# [Your goal]
Starting at the line that contains "Out of all of" and ending at the last line of the records, copy out every line in full, with each coordinate in the answers multiplied by 1.25 and rounded to a whole number, halves rounded up. Leave the pictures out.

# [Extracted information]
——
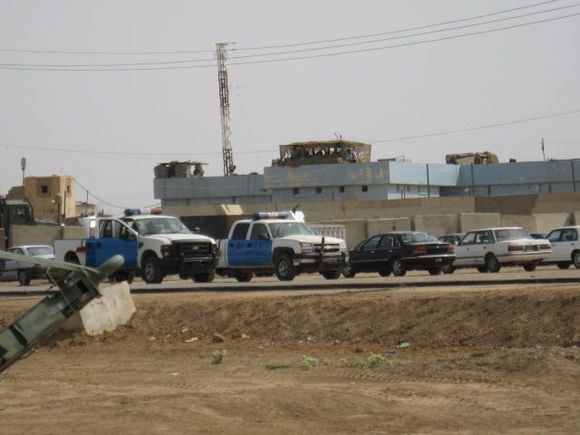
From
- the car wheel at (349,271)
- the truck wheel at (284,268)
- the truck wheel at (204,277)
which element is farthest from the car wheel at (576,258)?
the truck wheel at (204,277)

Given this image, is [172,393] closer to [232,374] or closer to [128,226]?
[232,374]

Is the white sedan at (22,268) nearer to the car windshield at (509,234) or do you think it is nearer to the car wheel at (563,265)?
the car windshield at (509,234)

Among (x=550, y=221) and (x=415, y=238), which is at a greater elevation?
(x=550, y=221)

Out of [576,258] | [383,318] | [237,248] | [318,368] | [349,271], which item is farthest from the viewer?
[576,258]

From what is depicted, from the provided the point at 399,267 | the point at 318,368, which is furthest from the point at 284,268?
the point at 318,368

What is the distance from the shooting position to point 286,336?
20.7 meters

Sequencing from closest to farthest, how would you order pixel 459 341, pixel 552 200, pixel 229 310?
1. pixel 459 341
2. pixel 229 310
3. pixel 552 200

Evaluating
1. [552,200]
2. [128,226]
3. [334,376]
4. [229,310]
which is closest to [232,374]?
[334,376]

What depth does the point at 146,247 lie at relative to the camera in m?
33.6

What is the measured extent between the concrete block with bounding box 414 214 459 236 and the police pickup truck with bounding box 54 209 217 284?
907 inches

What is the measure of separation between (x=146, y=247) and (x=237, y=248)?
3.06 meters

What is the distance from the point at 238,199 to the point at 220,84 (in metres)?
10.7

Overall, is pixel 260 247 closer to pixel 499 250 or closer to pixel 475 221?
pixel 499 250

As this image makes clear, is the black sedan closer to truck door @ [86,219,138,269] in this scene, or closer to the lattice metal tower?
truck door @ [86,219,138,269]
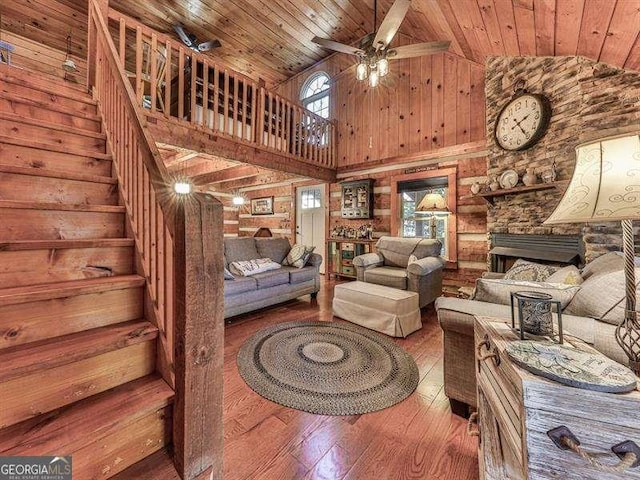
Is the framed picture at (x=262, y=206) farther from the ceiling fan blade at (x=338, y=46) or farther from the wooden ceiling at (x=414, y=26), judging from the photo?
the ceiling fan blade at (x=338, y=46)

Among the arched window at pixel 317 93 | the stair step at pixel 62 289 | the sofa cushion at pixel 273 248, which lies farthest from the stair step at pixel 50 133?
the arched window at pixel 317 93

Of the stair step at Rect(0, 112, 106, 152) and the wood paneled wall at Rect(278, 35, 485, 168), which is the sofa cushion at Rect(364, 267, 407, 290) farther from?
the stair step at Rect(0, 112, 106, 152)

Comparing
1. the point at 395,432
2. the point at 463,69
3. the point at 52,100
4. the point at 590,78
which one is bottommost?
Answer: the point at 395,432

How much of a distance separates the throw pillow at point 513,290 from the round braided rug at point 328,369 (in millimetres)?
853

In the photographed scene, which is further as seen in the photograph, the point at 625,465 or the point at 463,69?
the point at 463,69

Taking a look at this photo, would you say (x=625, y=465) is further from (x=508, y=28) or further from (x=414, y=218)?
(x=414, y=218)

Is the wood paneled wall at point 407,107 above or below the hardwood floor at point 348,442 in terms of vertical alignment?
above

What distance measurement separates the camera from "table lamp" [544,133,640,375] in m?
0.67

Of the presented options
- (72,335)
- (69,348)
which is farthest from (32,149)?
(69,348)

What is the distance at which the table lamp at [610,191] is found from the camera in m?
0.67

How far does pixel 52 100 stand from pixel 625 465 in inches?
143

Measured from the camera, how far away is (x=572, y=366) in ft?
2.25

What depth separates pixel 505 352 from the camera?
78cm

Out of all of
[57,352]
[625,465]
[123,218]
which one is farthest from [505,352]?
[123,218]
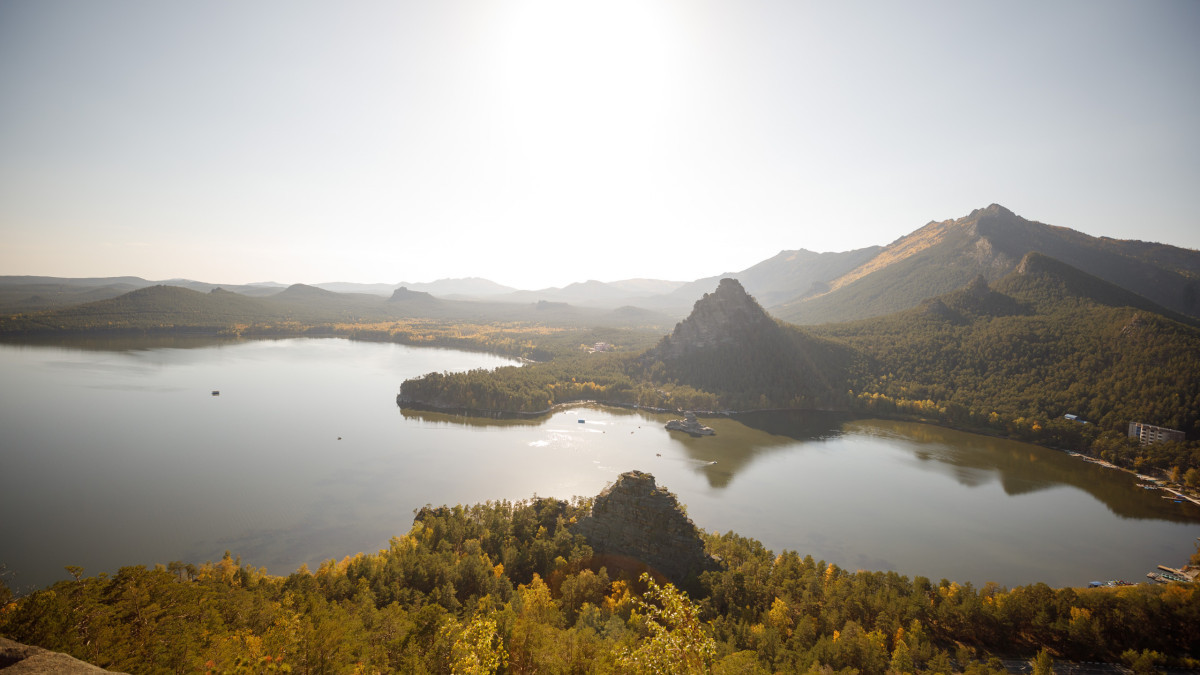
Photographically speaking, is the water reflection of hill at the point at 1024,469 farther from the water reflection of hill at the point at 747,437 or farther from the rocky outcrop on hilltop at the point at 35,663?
——
# [Solution]
Out of all of
[57,352]
[625,465]
[123,218]
which one is farthest from [505,352]?
[154,273]
Photographically speaking, is the water reflection of hill at the point at 1024,469 farther from the water reflection of hill at the point at 747,437 or farther from the rocky outcrop on hilltop at the point at 35,663?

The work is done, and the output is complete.